** Document passage follows **

Ultimo Pacto
A Christian Ministry Blog-Site.
Overview
Último Pacto (Last Covenant) is a virtual Christian ministry based in Puerto Rico focused on proclaiming and defending the biblical gospel of Jesus Christ. The visual identity uses a moody soft blue and pastel cream palette to communicate wisdom, sobriety, and thoughtful seriousness, creating a dignified digital presence for ministry and editorial content.
Goals
Create a scalable blog with a clear, maintainable content hierarchy.
Design and deliver the full website (institutional pages, resources, blog templates, contact).
Establish clear reading and navigation flows that prioritize the gospel message and accessibility.
Prepare the platform for editorial growth using categories, taxonomies, and reusable templates.
Scope
Duration: 8 months — May 2024 to January 2025.
Roles
Web Designer: page architecture, visual system and UI, responsive layouts, image/asset optimization.
UX Designer: user research and discovery, content mapping, wireframes, interactive prototypes in Figma, usability testing, and accessibility guidance.
Copywriter: define institutional voice, write headlines and microcopy (CTAs, templates), create blog post templates and a content-style guide with basic SEO considerations.
Tools
Figma — design & prototyping. Notion — documentation, roadmap, and content planning. WordPress — CMS and implementation platform. Pen & paper — early sketches and ideation.
Exploration & Discovery
Below I document the research activities I ran at the start of the Último Pacto project. For each method I explain why I chose it, what I discovered, and how it shaped the following steps.

** End of Document passage **
** Excerpted data follows **

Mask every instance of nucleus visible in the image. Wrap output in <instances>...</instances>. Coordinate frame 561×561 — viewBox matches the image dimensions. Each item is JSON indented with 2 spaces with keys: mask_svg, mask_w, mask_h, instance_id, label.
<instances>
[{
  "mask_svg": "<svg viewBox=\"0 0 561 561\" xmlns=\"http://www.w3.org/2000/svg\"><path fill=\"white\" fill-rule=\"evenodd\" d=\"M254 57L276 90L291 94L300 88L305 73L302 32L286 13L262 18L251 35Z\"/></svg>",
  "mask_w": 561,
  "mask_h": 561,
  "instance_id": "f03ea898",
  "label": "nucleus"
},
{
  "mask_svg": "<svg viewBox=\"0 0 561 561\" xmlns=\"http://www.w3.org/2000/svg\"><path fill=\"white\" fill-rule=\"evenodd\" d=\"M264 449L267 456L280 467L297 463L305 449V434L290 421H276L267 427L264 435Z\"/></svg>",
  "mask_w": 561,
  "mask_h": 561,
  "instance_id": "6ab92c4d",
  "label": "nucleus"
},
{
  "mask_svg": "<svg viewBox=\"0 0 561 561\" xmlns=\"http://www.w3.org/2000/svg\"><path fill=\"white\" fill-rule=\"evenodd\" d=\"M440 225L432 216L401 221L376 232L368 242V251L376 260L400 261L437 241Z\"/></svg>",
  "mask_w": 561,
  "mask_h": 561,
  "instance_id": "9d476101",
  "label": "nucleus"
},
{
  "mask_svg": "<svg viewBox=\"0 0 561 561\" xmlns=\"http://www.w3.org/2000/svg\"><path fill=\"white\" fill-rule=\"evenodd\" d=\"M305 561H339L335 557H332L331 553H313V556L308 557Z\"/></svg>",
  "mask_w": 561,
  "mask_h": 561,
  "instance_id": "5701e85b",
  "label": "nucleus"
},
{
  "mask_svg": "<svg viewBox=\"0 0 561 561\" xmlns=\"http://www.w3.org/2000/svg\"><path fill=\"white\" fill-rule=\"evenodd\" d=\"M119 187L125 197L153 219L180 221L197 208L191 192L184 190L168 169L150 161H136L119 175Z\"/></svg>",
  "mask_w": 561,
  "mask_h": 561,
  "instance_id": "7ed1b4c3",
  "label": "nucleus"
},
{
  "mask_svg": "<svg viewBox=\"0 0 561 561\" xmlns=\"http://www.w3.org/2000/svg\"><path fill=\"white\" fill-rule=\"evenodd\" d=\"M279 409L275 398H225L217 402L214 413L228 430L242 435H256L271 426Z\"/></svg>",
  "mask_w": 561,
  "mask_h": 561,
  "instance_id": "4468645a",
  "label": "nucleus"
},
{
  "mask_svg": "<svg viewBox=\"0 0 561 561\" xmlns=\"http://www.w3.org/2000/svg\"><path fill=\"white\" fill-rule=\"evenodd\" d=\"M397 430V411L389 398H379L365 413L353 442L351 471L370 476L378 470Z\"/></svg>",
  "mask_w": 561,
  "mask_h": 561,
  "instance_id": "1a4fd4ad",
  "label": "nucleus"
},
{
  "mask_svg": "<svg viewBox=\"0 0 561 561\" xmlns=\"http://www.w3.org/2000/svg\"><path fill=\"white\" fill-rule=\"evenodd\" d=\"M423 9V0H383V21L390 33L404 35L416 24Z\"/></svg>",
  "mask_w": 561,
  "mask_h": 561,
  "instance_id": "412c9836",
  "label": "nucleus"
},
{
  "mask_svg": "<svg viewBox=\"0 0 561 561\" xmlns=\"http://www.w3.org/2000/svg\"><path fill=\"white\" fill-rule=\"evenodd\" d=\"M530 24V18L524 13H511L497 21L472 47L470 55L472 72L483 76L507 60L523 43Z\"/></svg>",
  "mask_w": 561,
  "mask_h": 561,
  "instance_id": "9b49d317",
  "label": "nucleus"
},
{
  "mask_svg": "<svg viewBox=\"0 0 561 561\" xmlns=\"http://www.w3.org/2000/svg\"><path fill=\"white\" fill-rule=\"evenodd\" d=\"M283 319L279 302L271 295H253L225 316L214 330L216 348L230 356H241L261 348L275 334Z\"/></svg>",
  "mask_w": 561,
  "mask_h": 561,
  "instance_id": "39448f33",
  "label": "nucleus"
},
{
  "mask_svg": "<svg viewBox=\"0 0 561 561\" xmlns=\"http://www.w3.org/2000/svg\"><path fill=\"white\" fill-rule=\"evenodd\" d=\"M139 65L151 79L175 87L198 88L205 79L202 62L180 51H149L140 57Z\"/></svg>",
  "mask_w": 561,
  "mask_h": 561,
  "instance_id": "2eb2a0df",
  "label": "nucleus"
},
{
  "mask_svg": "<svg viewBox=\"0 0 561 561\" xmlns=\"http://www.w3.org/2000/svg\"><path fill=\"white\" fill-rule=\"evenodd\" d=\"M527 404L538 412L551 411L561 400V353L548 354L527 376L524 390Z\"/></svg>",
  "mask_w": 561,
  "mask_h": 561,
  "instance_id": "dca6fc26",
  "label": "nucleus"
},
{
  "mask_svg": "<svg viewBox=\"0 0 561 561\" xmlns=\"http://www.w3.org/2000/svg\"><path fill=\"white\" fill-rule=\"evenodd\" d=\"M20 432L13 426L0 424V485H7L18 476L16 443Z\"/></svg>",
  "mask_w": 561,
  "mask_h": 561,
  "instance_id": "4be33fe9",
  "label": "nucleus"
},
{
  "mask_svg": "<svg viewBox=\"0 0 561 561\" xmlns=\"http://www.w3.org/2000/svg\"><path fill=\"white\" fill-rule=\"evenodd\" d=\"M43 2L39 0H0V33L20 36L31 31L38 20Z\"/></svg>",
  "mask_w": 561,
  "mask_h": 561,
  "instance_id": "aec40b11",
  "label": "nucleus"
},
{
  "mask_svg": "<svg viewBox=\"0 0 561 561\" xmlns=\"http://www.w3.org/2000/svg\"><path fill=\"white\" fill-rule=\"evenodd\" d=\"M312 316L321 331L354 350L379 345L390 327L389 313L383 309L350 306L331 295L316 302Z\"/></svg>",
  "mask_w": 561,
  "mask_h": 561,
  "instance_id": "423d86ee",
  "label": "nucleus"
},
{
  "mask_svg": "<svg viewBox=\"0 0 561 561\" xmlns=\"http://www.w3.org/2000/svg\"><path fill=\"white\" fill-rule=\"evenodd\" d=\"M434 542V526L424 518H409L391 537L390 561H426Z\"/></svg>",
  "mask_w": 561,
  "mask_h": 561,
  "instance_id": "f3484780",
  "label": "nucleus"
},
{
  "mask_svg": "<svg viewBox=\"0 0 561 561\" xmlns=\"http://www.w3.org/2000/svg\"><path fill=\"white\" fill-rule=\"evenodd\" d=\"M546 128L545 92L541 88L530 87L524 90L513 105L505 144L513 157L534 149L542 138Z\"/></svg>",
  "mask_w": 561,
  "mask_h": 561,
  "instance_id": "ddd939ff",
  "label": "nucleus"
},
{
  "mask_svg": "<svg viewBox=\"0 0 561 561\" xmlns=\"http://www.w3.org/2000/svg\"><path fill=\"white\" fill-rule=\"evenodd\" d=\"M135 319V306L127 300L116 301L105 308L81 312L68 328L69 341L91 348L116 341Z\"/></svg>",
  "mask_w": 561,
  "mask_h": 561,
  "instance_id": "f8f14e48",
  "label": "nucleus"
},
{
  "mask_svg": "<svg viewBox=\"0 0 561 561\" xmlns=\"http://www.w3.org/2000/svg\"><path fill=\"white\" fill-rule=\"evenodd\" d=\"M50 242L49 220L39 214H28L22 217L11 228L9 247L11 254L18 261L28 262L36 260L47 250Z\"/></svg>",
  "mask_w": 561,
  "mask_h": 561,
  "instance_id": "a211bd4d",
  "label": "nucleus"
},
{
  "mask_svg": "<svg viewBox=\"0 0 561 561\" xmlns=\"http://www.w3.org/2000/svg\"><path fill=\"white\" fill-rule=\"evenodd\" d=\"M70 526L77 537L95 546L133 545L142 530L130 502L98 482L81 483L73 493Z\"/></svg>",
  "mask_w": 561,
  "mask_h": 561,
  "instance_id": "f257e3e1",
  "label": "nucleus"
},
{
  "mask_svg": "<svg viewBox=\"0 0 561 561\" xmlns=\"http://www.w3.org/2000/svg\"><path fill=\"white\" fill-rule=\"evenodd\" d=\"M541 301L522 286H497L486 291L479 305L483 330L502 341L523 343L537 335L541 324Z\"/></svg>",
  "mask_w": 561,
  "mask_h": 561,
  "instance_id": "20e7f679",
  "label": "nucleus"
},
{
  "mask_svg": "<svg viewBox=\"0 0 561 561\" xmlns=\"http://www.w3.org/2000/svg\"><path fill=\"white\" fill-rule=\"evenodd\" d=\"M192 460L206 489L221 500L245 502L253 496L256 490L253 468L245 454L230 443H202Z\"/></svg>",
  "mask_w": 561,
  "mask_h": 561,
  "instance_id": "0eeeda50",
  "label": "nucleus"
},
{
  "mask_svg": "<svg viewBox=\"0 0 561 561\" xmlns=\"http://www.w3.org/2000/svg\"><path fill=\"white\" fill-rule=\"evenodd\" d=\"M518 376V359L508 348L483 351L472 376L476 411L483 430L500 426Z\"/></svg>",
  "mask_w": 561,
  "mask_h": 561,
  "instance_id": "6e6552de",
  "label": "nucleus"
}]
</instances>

** End of Excerpted data **

Exercise description ▸ Reproduce the Último Pacto project page between "UX Designer: user" and "basic SEO considerations.", inclusive. The material is separate from the Último Pacto project page.

Output of the task ▸
UX Designer: user research and discovery, content mapping, wireframes, interactive prototypes in Figma, usability testing, and accessibility guidance.
Copywriter: define institutional voice, write headlines and microcopy (CTAs, templates), create blog post templates and a content-style guide with basic SEO considerations.